I have been reading the Daily Reckoning once again and doing some cut and paste quotes for my blog. I enjoy the writing style of these guys but I’m always disappointed by the typo’s I find in their material. There really is no excuse for typos anymore. Not with spell checking available for just about every application. Whenever I find a typo in a commercial publication I automatically think less of the sender. How professional can they be when mistakes like that are published? Why would I want to do business with them? You don’t have to tell me…I know it’s slightly neurotic on my part. Slightly? OK, very neurotic!

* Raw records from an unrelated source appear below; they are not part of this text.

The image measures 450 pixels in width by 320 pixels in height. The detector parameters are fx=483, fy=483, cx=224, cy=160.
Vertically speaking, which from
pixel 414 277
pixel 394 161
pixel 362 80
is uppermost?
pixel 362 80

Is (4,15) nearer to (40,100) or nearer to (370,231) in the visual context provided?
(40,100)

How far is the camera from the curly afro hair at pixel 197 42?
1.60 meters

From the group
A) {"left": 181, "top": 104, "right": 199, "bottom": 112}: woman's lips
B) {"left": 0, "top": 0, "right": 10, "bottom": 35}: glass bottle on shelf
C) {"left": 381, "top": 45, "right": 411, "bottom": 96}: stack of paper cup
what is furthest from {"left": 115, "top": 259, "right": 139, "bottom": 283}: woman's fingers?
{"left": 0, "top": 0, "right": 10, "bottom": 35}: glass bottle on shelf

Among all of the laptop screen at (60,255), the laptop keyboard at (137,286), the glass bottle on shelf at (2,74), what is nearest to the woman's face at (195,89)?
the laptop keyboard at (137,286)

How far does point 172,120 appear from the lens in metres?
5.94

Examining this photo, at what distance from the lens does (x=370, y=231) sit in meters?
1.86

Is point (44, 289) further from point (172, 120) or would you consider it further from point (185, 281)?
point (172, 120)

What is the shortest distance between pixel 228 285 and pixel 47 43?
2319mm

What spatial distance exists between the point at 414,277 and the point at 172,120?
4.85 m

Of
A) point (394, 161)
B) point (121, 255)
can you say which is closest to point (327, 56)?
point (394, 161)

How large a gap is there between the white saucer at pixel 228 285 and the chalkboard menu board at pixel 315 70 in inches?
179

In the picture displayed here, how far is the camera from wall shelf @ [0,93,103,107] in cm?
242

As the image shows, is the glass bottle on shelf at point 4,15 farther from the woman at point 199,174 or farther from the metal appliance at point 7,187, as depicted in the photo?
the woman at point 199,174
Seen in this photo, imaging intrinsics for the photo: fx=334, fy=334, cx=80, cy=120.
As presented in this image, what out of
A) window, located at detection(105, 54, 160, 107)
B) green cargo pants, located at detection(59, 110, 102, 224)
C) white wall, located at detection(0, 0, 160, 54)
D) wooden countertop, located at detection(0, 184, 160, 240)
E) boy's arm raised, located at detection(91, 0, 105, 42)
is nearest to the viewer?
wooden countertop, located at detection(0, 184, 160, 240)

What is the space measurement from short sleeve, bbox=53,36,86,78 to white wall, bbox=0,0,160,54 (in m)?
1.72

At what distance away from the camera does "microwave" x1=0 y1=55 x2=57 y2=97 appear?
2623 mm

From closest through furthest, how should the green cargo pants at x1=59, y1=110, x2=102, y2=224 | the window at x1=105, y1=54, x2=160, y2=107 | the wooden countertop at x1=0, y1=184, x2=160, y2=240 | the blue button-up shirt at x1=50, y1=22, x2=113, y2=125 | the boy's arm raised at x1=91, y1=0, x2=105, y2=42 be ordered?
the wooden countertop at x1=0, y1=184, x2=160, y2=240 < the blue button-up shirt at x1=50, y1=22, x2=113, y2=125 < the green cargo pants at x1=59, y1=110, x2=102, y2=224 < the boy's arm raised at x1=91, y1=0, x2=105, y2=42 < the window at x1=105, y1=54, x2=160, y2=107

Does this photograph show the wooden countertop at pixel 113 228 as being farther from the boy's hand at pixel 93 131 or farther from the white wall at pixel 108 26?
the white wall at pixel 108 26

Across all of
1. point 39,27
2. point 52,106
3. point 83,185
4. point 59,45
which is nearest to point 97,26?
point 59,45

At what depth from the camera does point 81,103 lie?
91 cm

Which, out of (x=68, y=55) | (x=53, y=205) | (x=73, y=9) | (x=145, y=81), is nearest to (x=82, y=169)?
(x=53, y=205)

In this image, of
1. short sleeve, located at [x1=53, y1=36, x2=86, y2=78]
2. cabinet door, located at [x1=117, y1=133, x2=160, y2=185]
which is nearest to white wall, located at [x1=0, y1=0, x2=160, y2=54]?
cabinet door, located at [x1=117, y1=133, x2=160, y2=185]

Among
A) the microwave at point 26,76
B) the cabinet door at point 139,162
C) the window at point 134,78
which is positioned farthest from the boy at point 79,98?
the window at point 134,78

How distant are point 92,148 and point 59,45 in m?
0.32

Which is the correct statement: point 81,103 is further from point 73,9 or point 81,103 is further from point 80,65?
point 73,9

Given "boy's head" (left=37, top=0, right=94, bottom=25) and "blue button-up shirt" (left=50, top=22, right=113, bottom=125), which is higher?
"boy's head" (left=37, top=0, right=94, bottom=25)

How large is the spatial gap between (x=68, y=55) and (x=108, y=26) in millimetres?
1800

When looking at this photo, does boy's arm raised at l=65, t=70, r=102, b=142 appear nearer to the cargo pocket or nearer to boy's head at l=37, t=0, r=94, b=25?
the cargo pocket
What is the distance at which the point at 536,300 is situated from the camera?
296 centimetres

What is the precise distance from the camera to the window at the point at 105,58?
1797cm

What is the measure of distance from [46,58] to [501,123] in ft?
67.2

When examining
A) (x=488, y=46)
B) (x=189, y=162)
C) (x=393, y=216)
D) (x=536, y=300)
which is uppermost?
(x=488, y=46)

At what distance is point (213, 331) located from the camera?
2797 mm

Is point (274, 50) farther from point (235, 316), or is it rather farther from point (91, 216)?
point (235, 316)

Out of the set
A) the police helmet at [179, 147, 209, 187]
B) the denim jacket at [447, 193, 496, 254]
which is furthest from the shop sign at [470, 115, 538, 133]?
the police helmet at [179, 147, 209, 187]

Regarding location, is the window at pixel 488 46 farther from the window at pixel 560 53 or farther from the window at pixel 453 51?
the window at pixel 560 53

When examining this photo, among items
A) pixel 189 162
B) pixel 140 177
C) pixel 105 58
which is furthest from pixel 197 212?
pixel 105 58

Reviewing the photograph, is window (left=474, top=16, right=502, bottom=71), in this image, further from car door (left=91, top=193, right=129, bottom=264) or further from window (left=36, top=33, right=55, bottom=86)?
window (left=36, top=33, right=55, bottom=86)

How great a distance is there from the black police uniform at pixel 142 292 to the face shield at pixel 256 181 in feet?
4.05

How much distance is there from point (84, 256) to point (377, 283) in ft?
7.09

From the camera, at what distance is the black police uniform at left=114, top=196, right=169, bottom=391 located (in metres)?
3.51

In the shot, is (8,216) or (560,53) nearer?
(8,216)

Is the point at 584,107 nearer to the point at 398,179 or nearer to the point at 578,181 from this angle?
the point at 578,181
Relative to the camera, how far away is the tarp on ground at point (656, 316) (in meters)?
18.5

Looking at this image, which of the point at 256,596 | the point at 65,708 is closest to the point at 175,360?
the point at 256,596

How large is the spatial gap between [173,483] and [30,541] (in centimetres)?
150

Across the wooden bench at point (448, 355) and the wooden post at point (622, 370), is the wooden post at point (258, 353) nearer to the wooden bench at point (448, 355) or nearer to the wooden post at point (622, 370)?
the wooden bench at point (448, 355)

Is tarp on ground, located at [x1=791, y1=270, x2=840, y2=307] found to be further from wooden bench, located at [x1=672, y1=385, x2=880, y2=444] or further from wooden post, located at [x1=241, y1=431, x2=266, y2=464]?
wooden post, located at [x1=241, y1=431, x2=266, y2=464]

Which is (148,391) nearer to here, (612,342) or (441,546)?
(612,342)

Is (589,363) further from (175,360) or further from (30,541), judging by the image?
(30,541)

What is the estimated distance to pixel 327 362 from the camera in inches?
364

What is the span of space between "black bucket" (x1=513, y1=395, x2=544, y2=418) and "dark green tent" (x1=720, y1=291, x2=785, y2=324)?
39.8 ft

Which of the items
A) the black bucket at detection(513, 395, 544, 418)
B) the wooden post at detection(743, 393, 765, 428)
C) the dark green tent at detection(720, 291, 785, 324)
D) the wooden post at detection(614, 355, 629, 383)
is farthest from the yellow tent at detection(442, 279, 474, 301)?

Here is what I read this morning, “When Alan Greenspan started his policy of easy money, Americans got poorer - not richer. Since he became head of the Federal Reserve, personal debt levels rose from $28,892 for the average family in 1987 to $101,386 in 2005 - a jump of 250.9%.”

That’s scary! Why? Because it’s not just one unique indebted idiot that we can safely ignore, it’s the average! And that effects us all. (Affect or effect? Has to be effect…stupid Spell Check!)

“In a desperate move to slow it down, the Federal Reserve has raised short-term interest rates 12 times since June 2004.”

“Unfortunately, many people have no safety net. In September 2004, the personal savings rate among Americans was just 0.2%. In China, it's 25%. And for every $19 an American earns, he spends $20.” Hello? Anyone home?
  
And speaking of homes…“Americans even buy homes they cannot afford. By mid-2005, nearly 50% of homes were purchased with interest-only mortgages - compared to 5% in 2001. And personal bankruptcies have doubled in the last decade. Roughly 43% of American families spend more than they earn each year - meaning that the average household carries some $8,000 in credit card debt that is nearly impossible to pay off.”

1 comment:

  1. “But the American workingman cannot believe it. He put his wife to work years ago...” That’s right, as soon as the voodoo economics that Reagan espoused, failed, everyone had to go to work. The trickledown effect never worked and never will...

    “Then, under the easy money/big spending policies of the Bush/Greenspan team, he sold off his house...a room at a time. Roach estimates that U.S. householders "took out" as much as $600 billion from their houses in mortgage debt last year. It was more than enough to offset the $335 billion they should have earned. But it was a different kind of money; they have to pay it back. With falling incomes, how will the U.S. wage earner be able? And how will the nation squeeze enough money out of these poor working stiffs to pay its trillion dollar debts overseas, let alone make good on its promises to its own people?”